Hello all I am new to the site but old to music

Here is my setup

I have a sung fire 7400 power amp using my Yaham RXV 1400 as a pre amp would like another pre amp but not sure if its worth spending money on one & what does one get with all the new HDI stuff out there!

I am runing a HTPC as well with an Asus Xonar 1.3 delux card - running analog from the sound card to the Yamaha to the amp. I don't want another reciever they change all the time not worth the moeny needing to upgrade every 2 years!

I am running som Cerwin Vega CLS 15" for fronts & rears, must say the amp makes them really work well

What Pre Amp if I was to get one should I get? the sunfire is just to much at the moment.

Thanks


----------



## Wayne A. Pflughaupt (Apr 13, 2006)

Welcome to the Forum, erasma!



> I have a sung fire 7400 power amp using my Yaham RXV 1400 as a pre amp would like another pre amp but not sure if its worth spending money on one & what does one get with all the new HDI stuff out there!


Never heard of HDI - I guess you mean HDMI? 
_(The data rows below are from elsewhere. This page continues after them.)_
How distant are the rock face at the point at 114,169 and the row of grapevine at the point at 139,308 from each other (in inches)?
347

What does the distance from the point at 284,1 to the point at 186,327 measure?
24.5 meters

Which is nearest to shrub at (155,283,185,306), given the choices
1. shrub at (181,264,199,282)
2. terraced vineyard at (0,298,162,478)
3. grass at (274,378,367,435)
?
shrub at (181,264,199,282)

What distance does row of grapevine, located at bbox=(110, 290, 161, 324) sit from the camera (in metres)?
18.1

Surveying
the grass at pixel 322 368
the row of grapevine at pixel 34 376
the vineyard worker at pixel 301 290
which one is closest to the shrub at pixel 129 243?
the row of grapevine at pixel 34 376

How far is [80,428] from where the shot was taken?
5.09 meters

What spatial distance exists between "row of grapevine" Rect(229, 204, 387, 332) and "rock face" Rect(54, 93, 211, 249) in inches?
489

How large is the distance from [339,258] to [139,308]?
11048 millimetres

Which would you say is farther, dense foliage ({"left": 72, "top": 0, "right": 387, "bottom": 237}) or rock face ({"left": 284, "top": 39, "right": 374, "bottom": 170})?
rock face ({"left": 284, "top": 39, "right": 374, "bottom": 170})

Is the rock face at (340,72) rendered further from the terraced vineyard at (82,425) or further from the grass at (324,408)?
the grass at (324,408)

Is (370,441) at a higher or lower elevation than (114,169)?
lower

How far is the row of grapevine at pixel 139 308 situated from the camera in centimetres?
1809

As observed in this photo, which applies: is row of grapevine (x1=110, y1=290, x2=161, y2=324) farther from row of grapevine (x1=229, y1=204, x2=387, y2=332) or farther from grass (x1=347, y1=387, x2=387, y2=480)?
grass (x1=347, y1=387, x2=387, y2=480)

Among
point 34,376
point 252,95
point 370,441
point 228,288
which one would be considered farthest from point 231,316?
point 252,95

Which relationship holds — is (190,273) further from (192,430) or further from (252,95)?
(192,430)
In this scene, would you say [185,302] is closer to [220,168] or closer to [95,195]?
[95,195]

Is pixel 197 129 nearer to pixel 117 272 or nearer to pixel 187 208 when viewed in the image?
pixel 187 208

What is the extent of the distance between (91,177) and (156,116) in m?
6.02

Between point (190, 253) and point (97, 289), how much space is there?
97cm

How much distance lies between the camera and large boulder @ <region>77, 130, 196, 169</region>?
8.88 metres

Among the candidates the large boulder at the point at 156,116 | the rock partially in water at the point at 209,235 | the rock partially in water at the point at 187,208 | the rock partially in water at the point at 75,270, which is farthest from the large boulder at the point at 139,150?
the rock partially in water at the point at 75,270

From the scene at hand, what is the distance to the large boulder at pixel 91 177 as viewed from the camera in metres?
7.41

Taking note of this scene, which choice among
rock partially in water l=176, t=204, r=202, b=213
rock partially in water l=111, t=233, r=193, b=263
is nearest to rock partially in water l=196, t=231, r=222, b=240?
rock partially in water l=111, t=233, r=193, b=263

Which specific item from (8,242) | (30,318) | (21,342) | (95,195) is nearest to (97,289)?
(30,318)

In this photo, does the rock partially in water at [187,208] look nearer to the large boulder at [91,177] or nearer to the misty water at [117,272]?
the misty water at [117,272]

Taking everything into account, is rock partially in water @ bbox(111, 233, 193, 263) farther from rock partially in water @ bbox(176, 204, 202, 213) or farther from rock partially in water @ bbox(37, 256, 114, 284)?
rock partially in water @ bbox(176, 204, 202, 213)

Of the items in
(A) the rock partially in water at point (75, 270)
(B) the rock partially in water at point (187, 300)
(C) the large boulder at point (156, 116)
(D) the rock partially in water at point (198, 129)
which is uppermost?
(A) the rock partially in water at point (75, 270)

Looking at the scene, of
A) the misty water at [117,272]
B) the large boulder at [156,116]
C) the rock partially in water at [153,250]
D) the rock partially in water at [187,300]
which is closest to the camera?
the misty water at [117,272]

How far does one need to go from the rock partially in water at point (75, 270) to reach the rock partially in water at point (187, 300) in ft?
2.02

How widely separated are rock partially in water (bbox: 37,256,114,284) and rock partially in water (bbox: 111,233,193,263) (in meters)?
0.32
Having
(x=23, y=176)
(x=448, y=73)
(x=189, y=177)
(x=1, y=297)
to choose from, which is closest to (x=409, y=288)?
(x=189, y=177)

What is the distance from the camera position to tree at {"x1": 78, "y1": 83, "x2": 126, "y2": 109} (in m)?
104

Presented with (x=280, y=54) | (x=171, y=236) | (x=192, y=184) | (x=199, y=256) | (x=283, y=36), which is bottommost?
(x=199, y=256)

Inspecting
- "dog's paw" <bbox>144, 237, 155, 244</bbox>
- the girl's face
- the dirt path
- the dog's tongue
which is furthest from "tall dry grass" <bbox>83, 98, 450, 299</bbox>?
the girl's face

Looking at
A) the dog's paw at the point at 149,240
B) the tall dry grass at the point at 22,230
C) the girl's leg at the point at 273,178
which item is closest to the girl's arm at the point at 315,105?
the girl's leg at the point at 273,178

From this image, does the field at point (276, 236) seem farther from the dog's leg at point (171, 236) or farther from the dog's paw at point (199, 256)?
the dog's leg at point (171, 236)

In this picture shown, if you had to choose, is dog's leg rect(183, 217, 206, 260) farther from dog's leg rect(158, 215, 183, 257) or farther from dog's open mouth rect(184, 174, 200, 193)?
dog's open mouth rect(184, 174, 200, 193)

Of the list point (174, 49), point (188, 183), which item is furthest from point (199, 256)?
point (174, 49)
That Yamaha seems to be a decent receiver and I'm sure it works fine as a pre-amp. The only reason I can see to upgrade would be for a better remote that would run macros (but that could just be bought separately) or to get HDMI capability. But you would also have to have a TV with an HDMI input, and components with HDMI outputs, or in the process of upgrading your gear for HDMI, to make that worthwhile. If that be doesn't apply to you, then don't worry about it and enjoy what you have!

Regards,
Wayne


----------



## erasma (Apr 18, 2009)

LOL
Sorry you right it's HDMI 

Yes I have a 42" LCD with HDMI already.

Everything works perfectly just is a pain when one runs out of HDMI inputs on ones TV

I need 3 HDMI inputs

1) PS3
2) PC
3) Sat TV

TV only has 2 HDMI connections!

Nice to have the option to run passthrough DTS HD from my HTPC.


----------



## erasma (Apr 18, 2009)

oops posted twice 

sorry


----------